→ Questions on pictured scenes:
↓↓↓
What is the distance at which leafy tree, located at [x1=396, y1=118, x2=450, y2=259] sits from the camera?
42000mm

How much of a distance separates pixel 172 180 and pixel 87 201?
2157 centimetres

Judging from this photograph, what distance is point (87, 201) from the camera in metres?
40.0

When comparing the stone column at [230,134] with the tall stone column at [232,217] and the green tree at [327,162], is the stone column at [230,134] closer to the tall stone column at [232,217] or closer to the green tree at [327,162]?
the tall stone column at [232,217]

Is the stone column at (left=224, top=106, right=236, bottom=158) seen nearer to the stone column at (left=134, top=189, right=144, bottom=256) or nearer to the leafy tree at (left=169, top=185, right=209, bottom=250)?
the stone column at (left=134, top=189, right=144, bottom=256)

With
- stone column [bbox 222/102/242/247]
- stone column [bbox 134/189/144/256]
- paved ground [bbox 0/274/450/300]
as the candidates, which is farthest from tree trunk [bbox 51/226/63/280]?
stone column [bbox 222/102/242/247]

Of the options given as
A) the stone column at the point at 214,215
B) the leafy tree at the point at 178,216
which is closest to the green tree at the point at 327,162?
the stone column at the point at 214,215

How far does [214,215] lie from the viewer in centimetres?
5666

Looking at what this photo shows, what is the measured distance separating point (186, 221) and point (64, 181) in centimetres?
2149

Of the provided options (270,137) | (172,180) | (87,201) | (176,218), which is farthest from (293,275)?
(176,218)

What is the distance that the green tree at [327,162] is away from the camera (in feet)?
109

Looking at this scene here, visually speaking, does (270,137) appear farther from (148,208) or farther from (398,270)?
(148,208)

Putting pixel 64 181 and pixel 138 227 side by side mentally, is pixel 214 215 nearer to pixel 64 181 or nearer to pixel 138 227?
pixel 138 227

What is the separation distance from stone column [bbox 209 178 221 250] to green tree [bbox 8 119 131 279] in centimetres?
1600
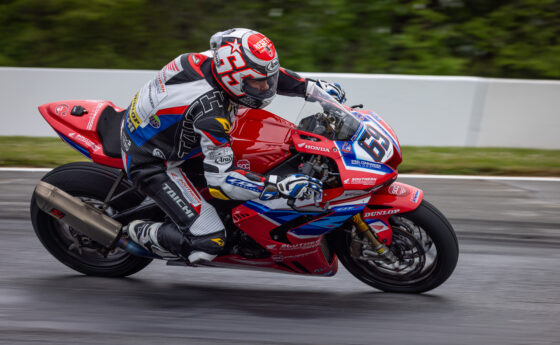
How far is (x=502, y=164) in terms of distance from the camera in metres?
↑↑↑
Reproduce the entire listing above word for word, leaving out the pictures.

What is the distance at which leafy tree, located at [x1=396, y1=118, x2=450, y2=259] sits from the camera?
42000mm

How much of a distance separates pixel 172 180 and pixel 87 201?
2157 centimetres

Judging from this photograph, what distance is point (87, 201) from the camera in metres?
40.0

When comparing the stone column at [230,134] with the tall stone column at [232,217] and the green tree at [327,162], is the stone column at [230,134] closer to the tall stone column at [232,217] or closer to the green tree at [327,162]?
the tall stone column at [232,217]

Is the stone column at (left=224, top=106, right=236, bottom=158) seen nearer to the stone column at (left=134, top=189, right=144, bottom=256) or nearer to the leafy tree at (left=169, top=185, right=209, bottom=250)?
the stone column at (left=134, top=189, right=144, bottom=256)

With
- stone column [bbox 222/102/242/247]
- stone column [bbox 134/189/144/256]
- paved ground [bbox 0/274/450/300]
as the candidates, which is farthest from tree trunk [bbox 51/226/63/280]?
stone column [bbox 222/102/242/247]

Of the options given as
A) the stone column at the point at 214,215
B) the leafy tree at the point at 178,216
which is closest to the green tree at the point at 327,162?
the stone column at the point at 214,215

How far does [214,215] lie from the viewer in centimetres?
5666

Looking at what this photo shows, what is the measured distance separating point (186, 221) and point (64, 181) in centimetres?
2149

Of the provided options (270,137) | (172,180) | (87,201) | (176,218), which is farthest from (293,275)?
(176,218)

What is the distance that the green tree at [327,162] is away from the camera (in feet)?
109

Looking at this scene here, visually speaking, does (270,137) appear farther from (148,208) or farther from (398,270)?
(148,208)

Putting pixel 64 181 and pixel 138 227 side by side mentally, is pixel 214 215 nearer to pixel 64 181 or nearer to pixel 138 227?
pixel 138 227

What is the separation distance from stone column [bbox 209 178 221 250] to green tree [bbox 8 119 131 279] in centimetres?
1600
How far is (x=502, y=164) in terms of distance from the camera in metres?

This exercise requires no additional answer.